DATA IN THIS EXERCISE:
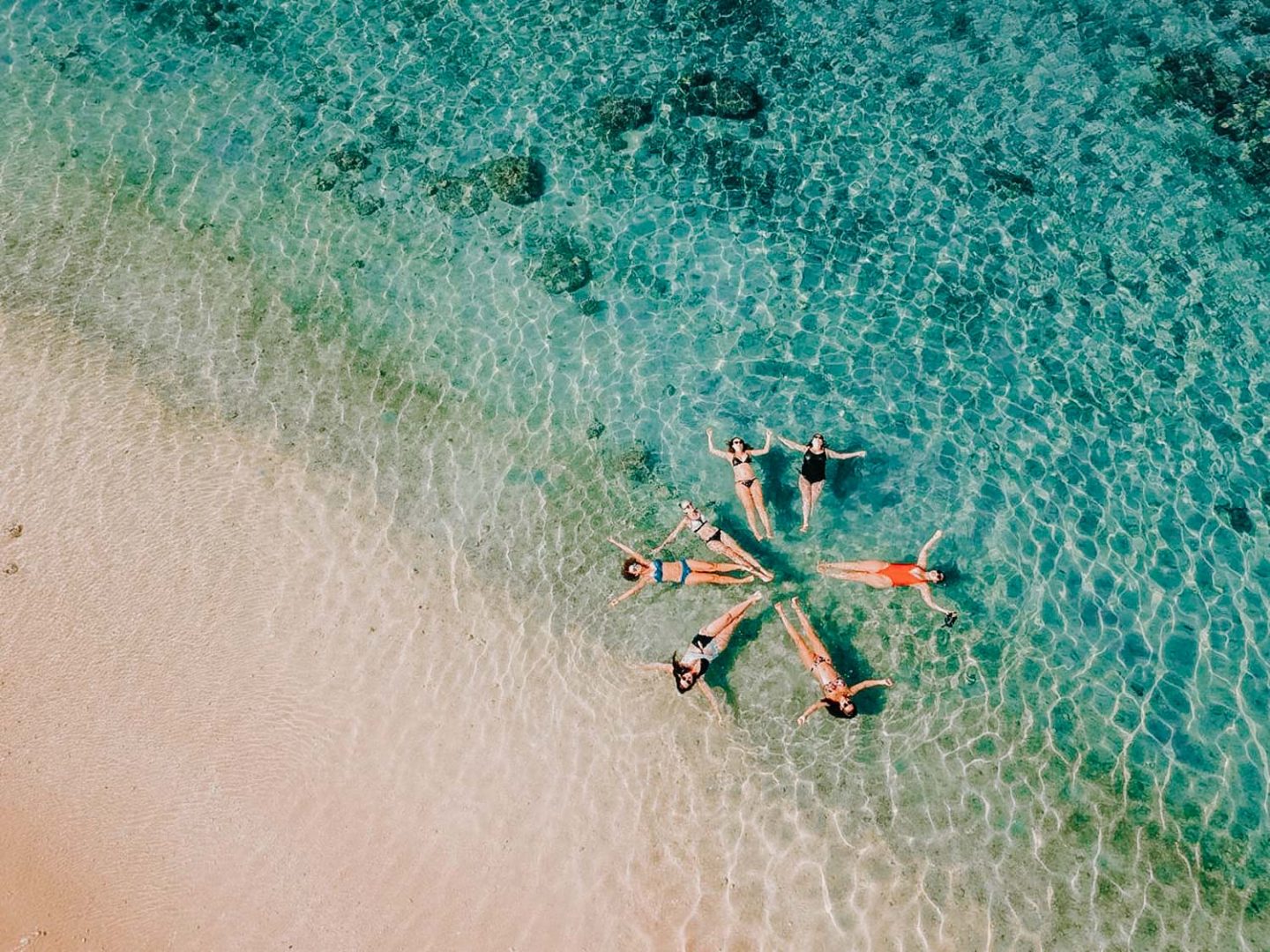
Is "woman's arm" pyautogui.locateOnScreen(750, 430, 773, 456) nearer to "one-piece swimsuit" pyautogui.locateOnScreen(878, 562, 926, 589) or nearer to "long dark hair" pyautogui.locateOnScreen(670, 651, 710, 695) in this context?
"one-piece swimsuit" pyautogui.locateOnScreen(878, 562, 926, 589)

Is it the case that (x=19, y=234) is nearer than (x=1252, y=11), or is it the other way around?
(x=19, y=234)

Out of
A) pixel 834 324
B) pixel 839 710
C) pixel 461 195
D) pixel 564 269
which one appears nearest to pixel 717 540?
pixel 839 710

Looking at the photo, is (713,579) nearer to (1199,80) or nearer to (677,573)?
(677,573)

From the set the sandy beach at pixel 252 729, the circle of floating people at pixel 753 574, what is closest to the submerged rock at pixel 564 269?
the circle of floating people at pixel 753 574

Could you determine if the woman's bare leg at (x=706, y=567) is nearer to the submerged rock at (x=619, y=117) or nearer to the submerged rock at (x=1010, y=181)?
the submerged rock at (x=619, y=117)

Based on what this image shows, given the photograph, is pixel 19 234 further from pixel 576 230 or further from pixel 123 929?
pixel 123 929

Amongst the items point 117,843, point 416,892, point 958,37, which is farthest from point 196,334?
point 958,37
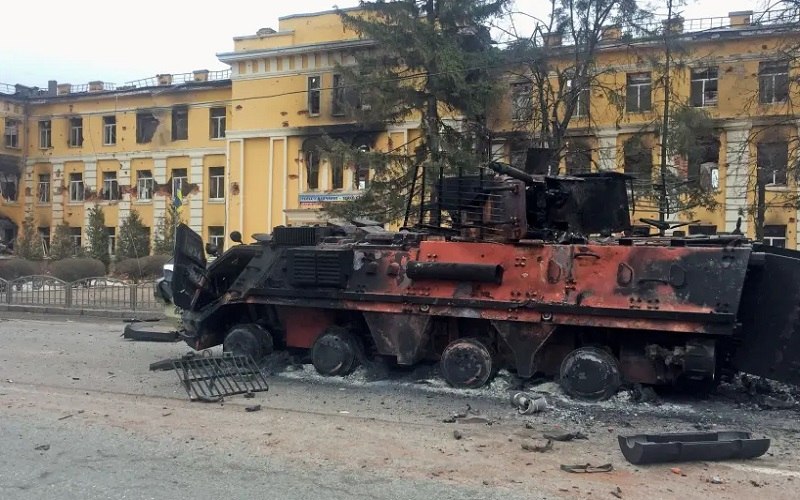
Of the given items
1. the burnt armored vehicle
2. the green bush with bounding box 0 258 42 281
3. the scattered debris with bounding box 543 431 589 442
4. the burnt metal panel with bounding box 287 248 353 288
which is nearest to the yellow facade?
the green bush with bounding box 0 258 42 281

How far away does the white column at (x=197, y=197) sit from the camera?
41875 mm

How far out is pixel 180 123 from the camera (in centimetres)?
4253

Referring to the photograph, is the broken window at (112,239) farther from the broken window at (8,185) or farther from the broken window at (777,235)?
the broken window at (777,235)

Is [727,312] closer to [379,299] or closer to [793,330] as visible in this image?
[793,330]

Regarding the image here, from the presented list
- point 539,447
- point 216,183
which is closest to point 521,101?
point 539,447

DESCRIPTION OF THE TASK:
Pick out every line in the items above that contains the word "nearer".

THE RESPONSE:
Is "woman's arm" pyautogui.locateOnScreen(750, 430, 773, 456) nearer to "one-piece swimsuit" pyautogui.locateOnScreen(878, 562, 926, 589) or nearer to "long dark hair" pyautogui.locateOnScreen(670, 651, 710, 695) in this context?
Is it the case that (x=19, y=234) is nearer than (x=1252, y=11), or is it the other way around?
Looking at the photo, is (713,579) nearer to (1199,80) or nearer to (677,573)?
Could you determine if the woman's bare leg at (x=706, y=567) is nearer to the submerged rock at (x=619, y=117) or nearer to the submerged rock at (x=1010, y=181)?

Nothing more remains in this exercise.